Cherie Blair has been invited to visit the old gravel pit, which is at the centre of an increasingly bitter row over plans to dump thousands of tonnes of spent fuel ash from Didcot power station.

Save Radley Lakes campaigners have written to Mrs Blair, and a group of children will visit 10 Downing Street on April 5 to hand in a petition to the Prime Minister.

The children, accompanied by SRL members, will then visit Mrs Blair's legal chambers to deliver a letter outlining the case against dumping the fuel ash and inviting her to visit Thrupp Lake.

In the letter, SRL asks Mrs Blair for support and advice on an "urgent matter" in Oxfordshire involving environmental and human rights issues that the group says threatens civil liberties.

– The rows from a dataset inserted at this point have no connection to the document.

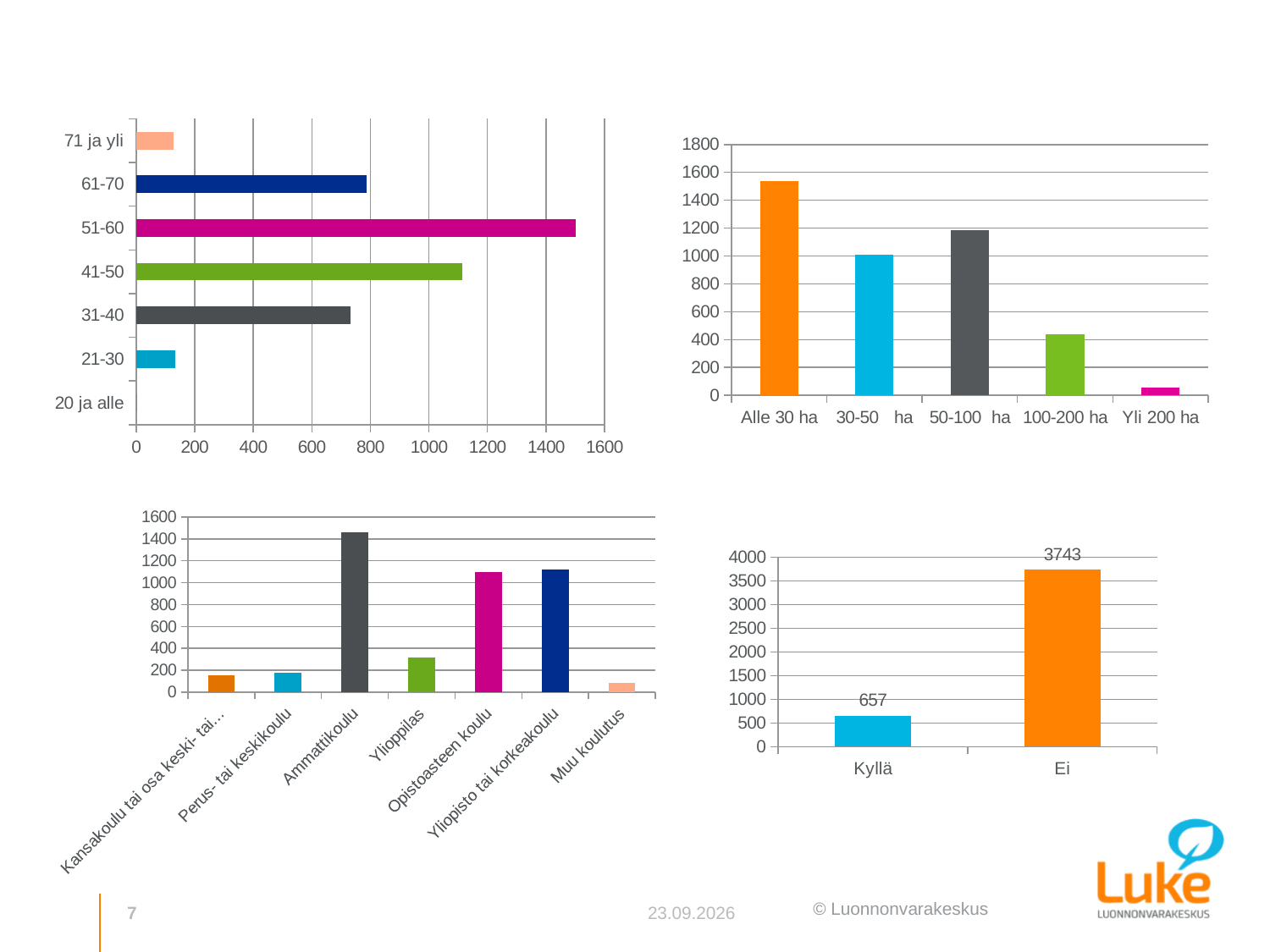
In the bottom-left chart, which category has the highest value? Ammattikoulu In the bottom-right chart, what is the value for Ei? 3743 In the top-right chart, which category has the lowest value? Yli 200 ha How many categories are shown in the top-right chart? 5 What kind of chart is the top-left chart? bar chart In the bottom-left chart, is the value for Ylioppilas greater or less than 400? less In the bottom-right chart, what is the value for Kyllä? 657 In the top-left chart, which is larger, the value for 41-50 or the value for 31-40? 41-50 In the top-left chart, is the value for 61-70 greater or less than 600? greater In the bottom-right chart, what is the difference between the values for Ei and Kyllä? 3086 In the top-left chart, which age group has the highest value? 51-60 In the top-right chart, which category has the highest value? Alle 30 ha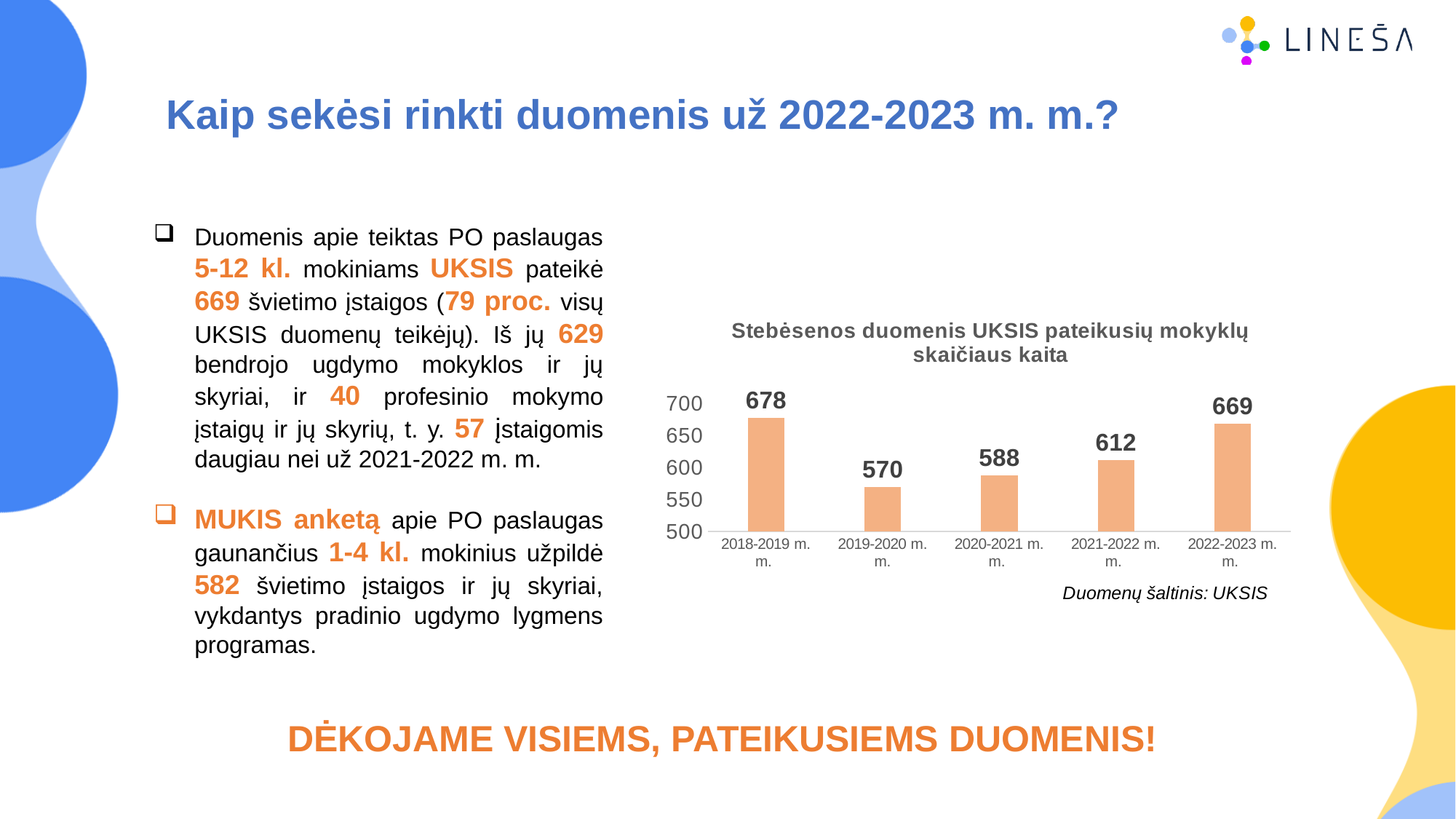
What kind of chart is shown on the slide? bar chart What is the value for 2022-2023 m. m.? 669 Which school year has the highest value? 2018-2019 m. m. What is the title of the chart? Stebėsenos duomenis UKSIS pateikusių mokyklų skaičiaus kaita Is the value for 2020-2021 m. m. greater or less than 600? less What is the value for 2018-2019 m. m.? 678 How many school years are shown on the x axis? 5 What is the difference between the values for 2022-2023 m. m. and 2021-2022 m. m.? 57 What is the value for 2019-2020 m. m.? 570 Which school year has the lowest value? 2019-2020 m. m. Do the values rise or fall from 2019-2020 m. m. to 2022-2023 m. m.? rise Which is larger, the value for 2020-2021 m. m. or 2021-2022 m. m.? 2021-2022 m. m.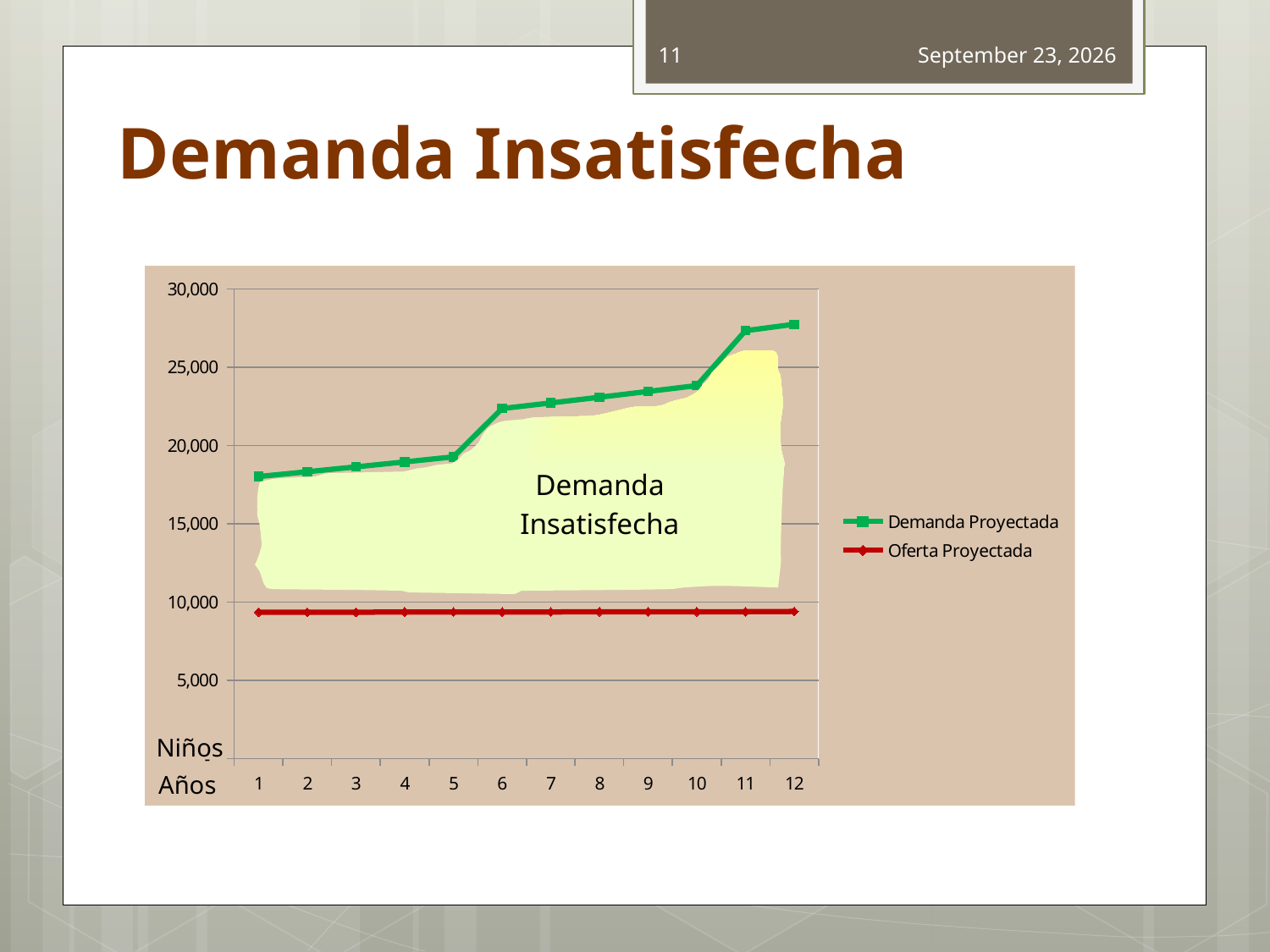
Is the Demanda Proyectada value for year 1 greater or less than 15,000? greater What label is written inside the shaded area between the two lines? Demanda Insatisfecha Is the Oferta Proyectada value for year 5 greater or less than 10,000? less Does Demanda Proyectada rise or fall from year 1 to year 12? rise In which year is Demanda Proyectada lowest? 1 How many years are shown along the x axis? 12 Is the Demanda Proyectada value for year 12 greater or less than 25,000? greater Which series has the larger value in year 8, Demanda Proyectada or Oferta Proyectada? Demanda Proyectada What kind of chart is shown on the slide? line chart How many series does the legend list? 2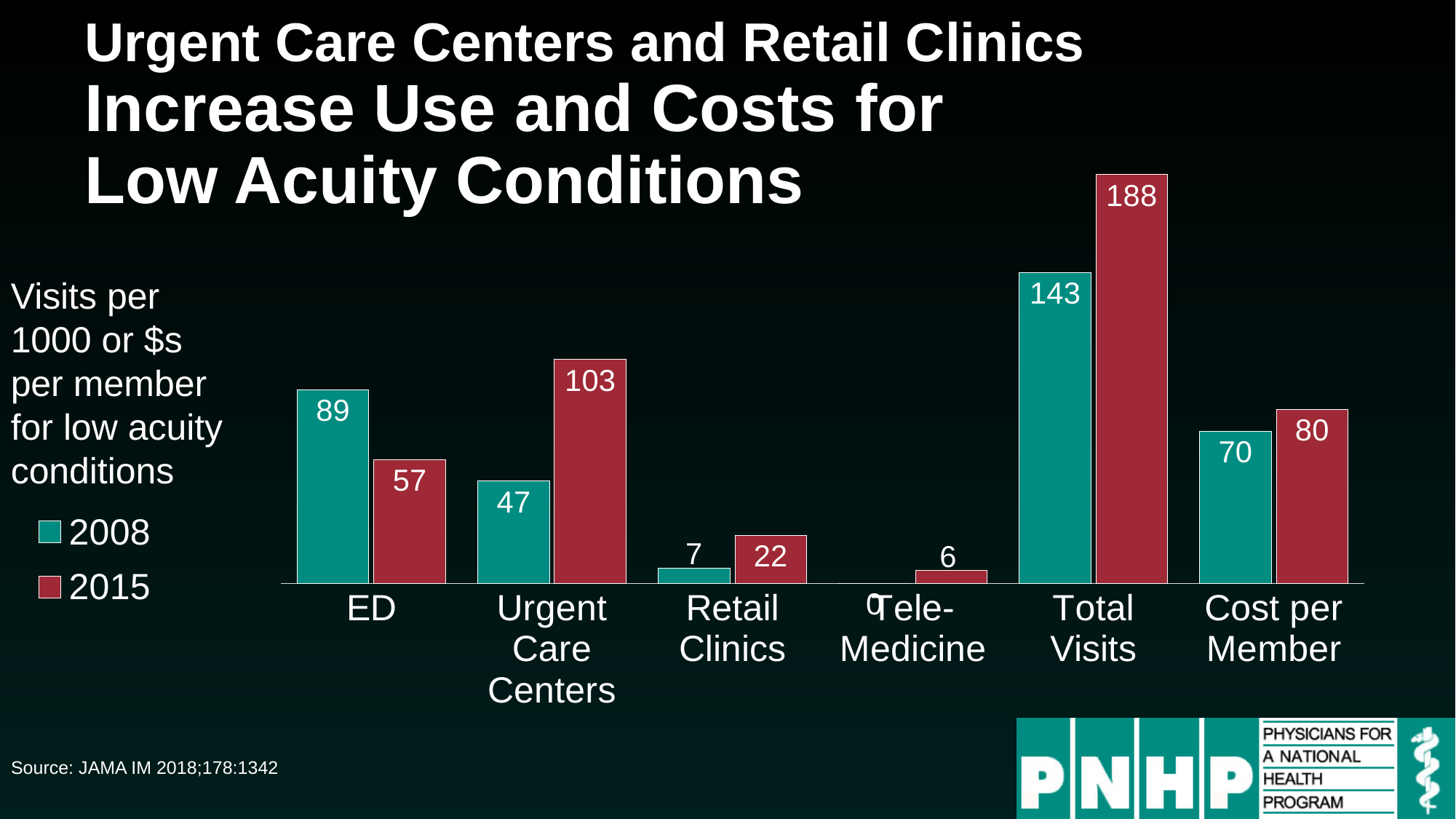
What kind of chart is shown on the slide? Bar chart What is the difference between the 2008 and 2015 values for ED? 32 How many series does the legend list? 2 For ED, which year has the larger value, 2008 or 2015? 2008 Which category has the highest 2015 value? Total Visits What is the 2015 value for Total Visits? 188 How many categories are shown on the x axis? 6 What is the difference between the 2015 and 2008 values for Urgent Care Centers? 56 What is the 2015 value for Retail Clinics? 22 What is the 2008 value for Urgent Care Centers? 47 What is the 2008 value for Cost per Member? 70 Which category has the lowest 2015 value? Tele-Medicine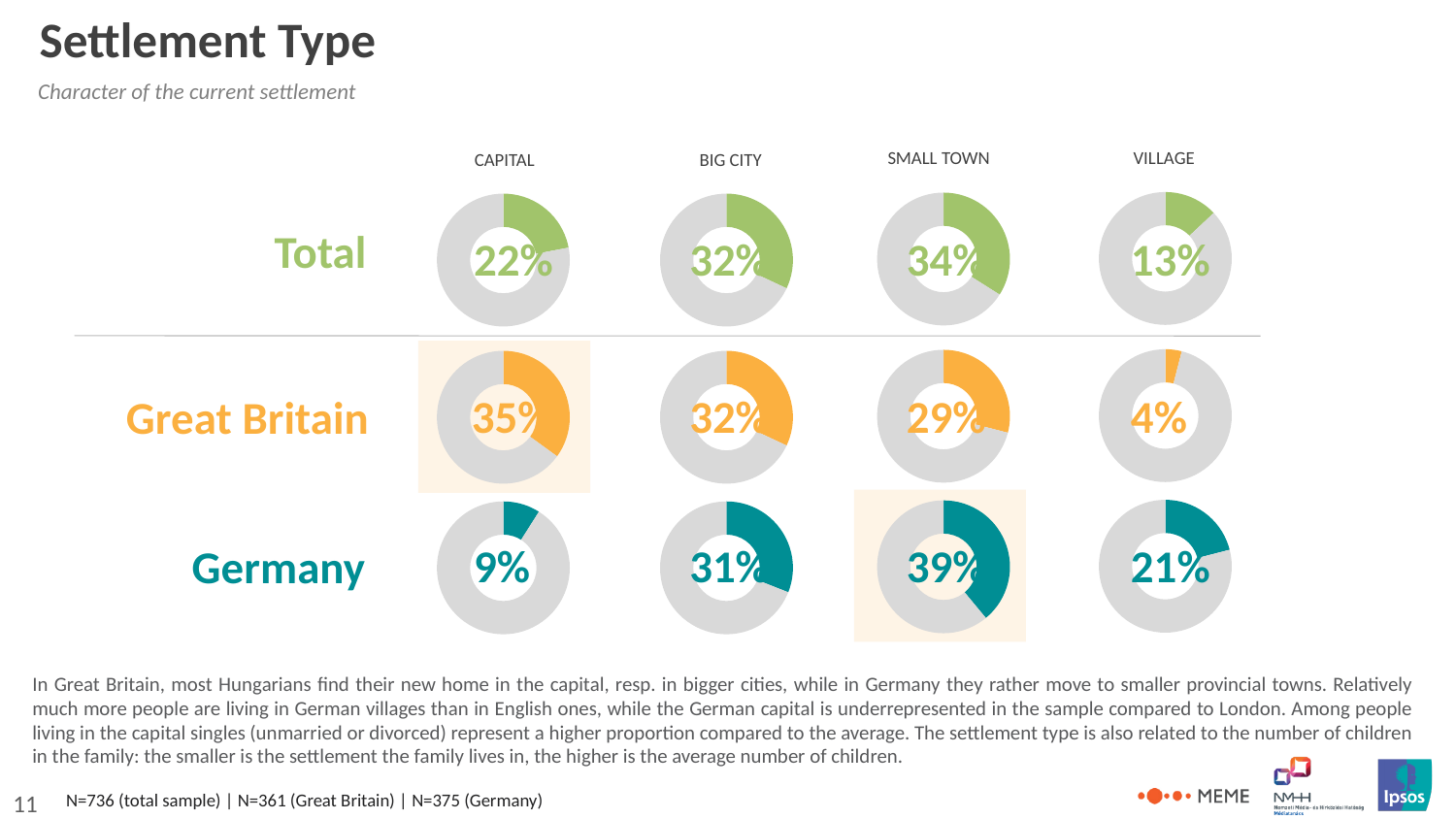
Which is larger: the Village percentage for Germany or the Village percentage for Great Britain? Germany How many settlement type categories are shown across the top of the charts? 4 In the Great Britain row, what percentage is shown for Village? 4% In the Total row, what percentage is shown for Capital? 22% What kind of chart is used to display each percentage on the slide? Donut chart In the Germany row, what percentage is shown for Small Town? 39% In the Germany row, what percentage is shown for Capital? 9% What is the difference between the Small Town percentage for Germany and for Great Britain? 10% In the Great Britain row, which settlement type has the highest percentage? Capital In the Total row, which settlement type has the lowest percentage? Village In the Germany row, which settlement type has the lowest percentage? Capital What is the difference between the Great Britain Capital percentage and the Germany Capital percentage? 26%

SRL is asking Mrs Blair for her personal support and urges her to bring the matter to the attention of the Prime Minister.

The letter says objections to activities at the lake have been to no avail and complains about a "draconian" High Court injunction covering the area around the lake. The injunction forbids press and public from photographing any RWE npower employees and contractors, and outlaws demonstrations and protest camps within half-a-mile of the lake.

SRL has started an e-petition on the Prime Minister's petitions website. So far, it has attracted more than 500 signatures. It calls on the Prime Minister to "stop foreign-owned utility companies from ruining the British countryside".